Sales of RMC declined by 6.7% in the 12 months to March 2018, driven by a sharp decline in London, which accounts for 22% of the total GB market. The majority of RMC is used in non-housing new construction, as well as general repair and maintenance work. Demand from infrastructure construction in London is currently being supported by projects such as Thames Tideway, so the weakness in the London market since mid-2016 is seen as a reflection of a sharp slowdown in commercial office building and repair and maintenance work in the capital.

Aurelie Delannoy, director of economic affairs at the MPA, said: “Further growth this year in terms of new housing and infrastructure construction work should support mineral products markets. However, this will be offset by the sharp decline expected in commercial work, the third biggest construction sector. Should greater clarity emerge on the Brexit negotiations over the next few months be achieved, this would help unlock stalled investment decisions since the Referendum, although it would still take time new investment decisions to translate into new market demand.
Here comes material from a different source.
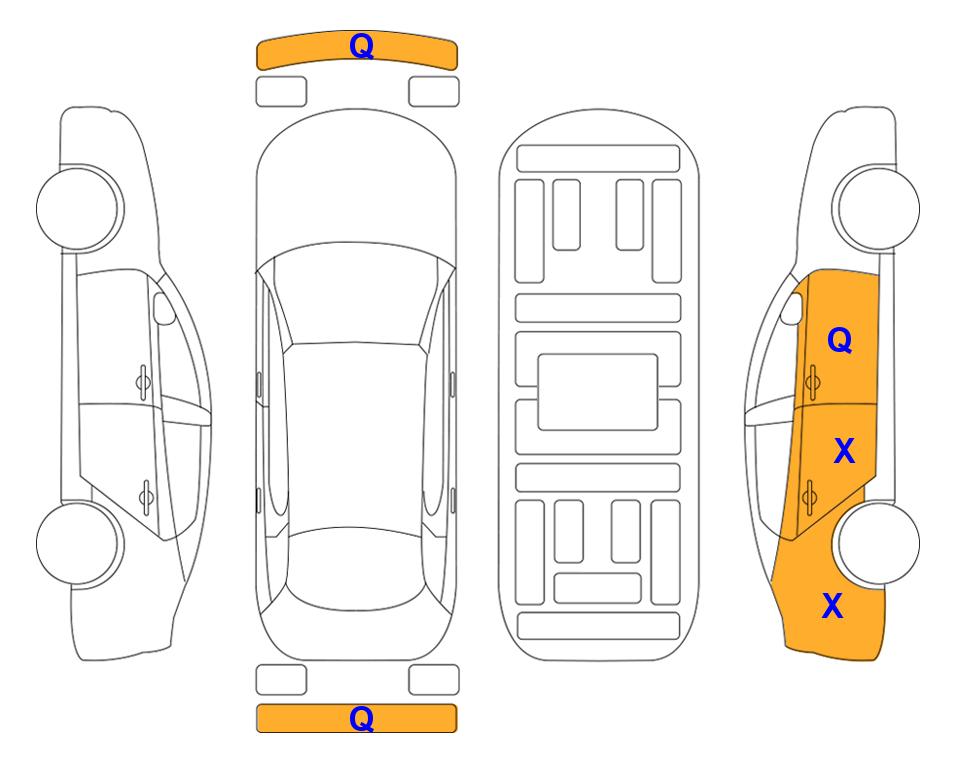 Q
Q
X
X
Q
This means mineral products producers are expecting a generally flat market this year.”

She added: “Markets will have to wait for 2019, when a boost in demand should come from the planned acceleration in the Road Investment Strategy spending plans and work underway for HS2 and Hinkley Point C. It is therefore essential that there are no further delays on the delivery of these projects, and that any new and unnecessary sources of economic and political uncertainty are averted, to boost confidence and encourage positive investment decisions.”